The answer to the thread question:
BOTH, depending on how you choose to rent or own space... or even some combination of the two.
In my case, I'm mostly anti-cloud, so I buy plenty of storage and synch media & files to put such stuff on device. I have NO dependency on iCloud at all and thus no ongoing rent. I regularly do like most of us did in the pre-iCloud days: regularly synch iDevice to Mac: new photos & videos get backed up to Mac via simple sync, etc. This approach means I also don't need to burn much cellular data to stream my "stuff" (NOT stored in any cloud). This combination facilitates me paying very little for 5G and no cloud rent. Spread that savings over many years and it adds up.
Someone else may not own much of their preferred music, movies, etc... and are perfectly happy to scratch such itches for a relatively low monthly (forever) rent + other subscriptions. That person could pinch internal storage while still enjoying the core experience I enjoy as long as they have a consistent connection to their cloud/services... and never stops paying the rent. They can spend less on the hardware purchase but then more on that cloud storage + other subscriptions. Someone like me will spend more on the hardware purchase but then as little as NOTHING on cloud & subscriptions.

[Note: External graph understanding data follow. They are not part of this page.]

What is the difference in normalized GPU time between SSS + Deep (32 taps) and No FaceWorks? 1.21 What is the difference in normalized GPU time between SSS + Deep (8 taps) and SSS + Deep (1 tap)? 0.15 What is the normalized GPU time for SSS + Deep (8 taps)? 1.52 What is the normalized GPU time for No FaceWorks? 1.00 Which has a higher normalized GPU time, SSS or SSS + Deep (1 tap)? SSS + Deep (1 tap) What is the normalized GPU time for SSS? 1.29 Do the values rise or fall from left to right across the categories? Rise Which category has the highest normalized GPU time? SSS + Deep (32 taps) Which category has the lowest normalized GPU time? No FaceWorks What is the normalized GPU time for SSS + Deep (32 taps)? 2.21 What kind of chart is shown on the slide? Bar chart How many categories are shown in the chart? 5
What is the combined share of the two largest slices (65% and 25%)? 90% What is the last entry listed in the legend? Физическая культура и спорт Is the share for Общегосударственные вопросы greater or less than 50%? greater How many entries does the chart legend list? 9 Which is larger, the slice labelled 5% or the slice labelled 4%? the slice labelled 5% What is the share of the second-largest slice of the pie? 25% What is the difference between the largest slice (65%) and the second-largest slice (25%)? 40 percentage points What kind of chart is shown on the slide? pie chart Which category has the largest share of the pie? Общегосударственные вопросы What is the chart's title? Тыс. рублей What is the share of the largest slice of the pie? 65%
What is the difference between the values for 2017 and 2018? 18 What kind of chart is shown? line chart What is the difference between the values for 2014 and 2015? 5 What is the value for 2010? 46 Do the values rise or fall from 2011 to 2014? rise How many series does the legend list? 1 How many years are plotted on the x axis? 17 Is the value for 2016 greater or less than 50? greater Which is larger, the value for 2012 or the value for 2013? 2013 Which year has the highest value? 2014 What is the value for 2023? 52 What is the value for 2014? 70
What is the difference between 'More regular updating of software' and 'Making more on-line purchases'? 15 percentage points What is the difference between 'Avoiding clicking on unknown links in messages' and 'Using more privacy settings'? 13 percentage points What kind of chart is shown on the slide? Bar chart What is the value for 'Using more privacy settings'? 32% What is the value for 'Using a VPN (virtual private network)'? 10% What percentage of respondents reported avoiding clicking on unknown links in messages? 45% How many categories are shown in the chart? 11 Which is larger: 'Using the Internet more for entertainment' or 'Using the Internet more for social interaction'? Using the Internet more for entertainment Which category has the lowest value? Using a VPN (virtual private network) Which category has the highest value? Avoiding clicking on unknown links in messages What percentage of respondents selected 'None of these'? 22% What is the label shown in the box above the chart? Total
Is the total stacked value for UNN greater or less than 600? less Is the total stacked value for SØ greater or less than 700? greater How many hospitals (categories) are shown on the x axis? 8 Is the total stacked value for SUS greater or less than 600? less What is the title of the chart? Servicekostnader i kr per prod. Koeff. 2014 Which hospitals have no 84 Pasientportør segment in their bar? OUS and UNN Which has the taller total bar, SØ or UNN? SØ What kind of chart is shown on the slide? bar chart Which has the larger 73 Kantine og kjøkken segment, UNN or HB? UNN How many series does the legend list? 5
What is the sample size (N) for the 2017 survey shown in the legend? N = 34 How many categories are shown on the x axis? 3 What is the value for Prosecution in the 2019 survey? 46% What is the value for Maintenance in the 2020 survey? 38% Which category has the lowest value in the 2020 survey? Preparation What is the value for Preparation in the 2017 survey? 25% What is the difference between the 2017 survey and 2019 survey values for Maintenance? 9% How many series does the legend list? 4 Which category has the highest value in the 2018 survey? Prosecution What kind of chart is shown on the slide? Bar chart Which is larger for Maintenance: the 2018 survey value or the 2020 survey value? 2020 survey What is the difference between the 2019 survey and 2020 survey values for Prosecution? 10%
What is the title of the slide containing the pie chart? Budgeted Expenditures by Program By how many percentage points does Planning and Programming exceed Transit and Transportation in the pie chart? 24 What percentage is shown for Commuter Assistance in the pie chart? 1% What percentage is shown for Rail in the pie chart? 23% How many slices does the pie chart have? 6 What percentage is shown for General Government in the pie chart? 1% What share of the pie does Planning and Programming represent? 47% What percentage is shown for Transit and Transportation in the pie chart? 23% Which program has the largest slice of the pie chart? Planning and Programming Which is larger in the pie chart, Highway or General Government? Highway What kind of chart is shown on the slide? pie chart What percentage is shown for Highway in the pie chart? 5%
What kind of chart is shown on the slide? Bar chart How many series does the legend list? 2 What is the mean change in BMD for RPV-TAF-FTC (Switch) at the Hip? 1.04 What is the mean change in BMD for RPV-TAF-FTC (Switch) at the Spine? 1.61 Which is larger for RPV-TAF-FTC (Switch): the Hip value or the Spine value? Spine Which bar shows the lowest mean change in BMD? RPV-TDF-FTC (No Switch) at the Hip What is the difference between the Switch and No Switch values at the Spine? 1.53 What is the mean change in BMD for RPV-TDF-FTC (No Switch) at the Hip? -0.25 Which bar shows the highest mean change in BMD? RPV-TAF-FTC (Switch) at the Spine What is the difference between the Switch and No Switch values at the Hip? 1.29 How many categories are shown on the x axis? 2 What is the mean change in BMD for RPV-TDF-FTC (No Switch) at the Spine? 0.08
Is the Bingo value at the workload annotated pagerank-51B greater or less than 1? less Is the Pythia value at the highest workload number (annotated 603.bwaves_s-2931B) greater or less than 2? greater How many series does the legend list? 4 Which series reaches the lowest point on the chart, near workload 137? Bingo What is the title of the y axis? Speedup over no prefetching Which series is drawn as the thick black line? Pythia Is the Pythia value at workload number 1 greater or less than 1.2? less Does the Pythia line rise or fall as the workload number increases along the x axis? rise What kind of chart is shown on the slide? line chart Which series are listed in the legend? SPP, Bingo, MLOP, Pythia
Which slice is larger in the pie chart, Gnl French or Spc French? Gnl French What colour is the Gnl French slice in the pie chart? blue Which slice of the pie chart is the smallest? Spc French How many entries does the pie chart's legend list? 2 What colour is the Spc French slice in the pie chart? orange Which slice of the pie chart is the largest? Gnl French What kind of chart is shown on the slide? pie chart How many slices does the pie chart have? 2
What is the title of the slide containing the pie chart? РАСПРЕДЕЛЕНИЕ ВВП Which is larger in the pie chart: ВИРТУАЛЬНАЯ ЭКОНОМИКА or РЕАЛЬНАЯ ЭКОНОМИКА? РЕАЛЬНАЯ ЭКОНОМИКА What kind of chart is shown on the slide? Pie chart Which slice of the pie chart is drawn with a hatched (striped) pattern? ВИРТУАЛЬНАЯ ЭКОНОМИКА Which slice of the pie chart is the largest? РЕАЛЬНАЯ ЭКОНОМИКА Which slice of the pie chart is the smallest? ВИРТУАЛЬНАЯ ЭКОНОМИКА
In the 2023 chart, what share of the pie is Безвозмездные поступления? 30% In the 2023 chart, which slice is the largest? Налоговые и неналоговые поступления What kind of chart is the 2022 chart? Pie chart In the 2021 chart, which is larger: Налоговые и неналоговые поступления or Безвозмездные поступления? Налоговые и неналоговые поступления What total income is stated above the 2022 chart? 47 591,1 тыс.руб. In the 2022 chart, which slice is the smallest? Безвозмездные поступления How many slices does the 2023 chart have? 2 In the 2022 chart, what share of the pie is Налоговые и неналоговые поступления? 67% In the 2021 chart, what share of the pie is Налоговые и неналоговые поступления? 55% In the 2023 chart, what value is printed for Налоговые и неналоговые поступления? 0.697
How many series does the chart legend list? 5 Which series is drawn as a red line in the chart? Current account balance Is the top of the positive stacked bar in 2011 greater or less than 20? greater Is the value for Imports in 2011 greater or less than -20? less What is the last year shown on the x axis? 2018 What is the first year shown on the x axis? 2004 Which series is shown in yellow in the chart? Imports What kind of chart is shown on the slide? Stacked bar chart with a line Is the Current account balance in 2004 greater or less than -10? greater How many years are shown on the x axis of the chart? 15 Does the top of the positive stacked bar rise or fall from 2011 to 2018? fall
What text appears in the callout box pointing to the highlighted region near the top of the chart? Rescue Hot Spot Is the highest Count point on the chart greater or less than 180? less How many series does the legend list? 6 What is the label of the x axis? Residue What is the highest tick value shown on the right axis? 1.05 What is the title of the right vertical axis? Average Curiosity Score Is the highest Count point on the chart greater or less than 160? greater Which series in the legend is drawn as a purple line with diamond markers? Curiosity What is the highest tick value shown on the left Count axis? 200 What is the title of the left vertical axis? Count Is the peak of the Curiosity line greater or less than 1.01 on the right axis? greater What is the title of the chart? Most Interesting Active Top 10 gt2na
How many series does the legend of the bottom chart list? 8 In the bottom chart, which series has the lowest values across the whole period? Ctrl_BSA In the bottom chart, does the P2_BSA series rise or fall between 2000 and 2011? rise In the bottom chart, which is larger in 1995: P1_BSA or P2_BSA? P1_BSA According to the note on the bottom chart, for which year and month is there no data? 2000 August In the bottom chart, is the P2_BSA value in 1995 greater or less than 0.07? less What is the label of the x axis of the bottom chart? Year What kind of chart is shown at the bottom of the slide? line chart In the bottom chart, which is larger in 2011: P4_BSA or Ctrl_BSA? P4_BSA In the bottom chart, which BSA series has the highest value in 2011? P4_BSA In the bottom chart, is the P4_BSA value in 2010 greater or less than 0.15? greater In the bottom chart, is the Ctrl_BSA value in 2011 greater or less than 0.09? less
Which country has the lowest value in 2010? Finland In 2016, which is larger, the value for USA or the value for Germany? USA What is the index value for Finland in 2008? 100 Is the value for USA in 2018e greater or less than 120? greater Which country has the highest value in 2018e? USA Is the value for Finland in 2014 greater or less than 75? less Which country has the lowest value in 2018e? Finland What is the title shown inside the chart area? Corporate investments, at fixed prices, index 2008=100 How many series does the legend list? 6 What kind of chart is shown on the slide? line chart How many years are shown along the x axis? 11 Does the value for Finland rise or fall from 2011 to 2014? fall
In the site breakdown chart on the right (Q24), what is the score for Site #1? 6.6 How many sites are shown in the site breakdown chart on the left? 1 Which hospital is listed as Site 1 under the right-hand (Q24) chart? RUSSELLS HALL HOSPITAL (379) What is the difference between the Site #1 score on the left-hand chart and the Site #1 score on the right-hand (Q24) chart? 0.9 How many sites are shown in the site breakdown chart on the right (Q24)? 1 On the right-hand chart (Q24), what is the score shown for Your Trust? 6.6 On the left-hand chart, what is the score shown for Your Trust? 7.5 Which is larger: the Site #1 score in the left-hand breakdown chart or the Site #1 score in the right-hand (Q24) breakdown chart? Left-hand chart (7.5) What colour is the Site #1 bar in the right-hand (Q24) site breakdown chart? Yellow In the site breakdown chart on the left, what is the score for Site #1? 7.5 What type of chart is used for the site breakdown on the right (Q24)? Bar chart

Which way is better? That's completely "wallet of the beholder." The cloud + subscription renter would argue about the added- potentially hefty- cost of buying a library of songs, a library of video, the trouble in converting both to be able to sync into space on iDevices, etc. "Their" library (which is actually owned by someone(s) else) is millions of songs deep, countless videos, etc.
The "owner" typically already owns a big collection and thus those sunk costs are not applied to their consideration equation. Their collection(s) is MUCH smaller and thus, they don't have access to just about every song, just about every video, etc. but only the subset they've chosen to buy in the past.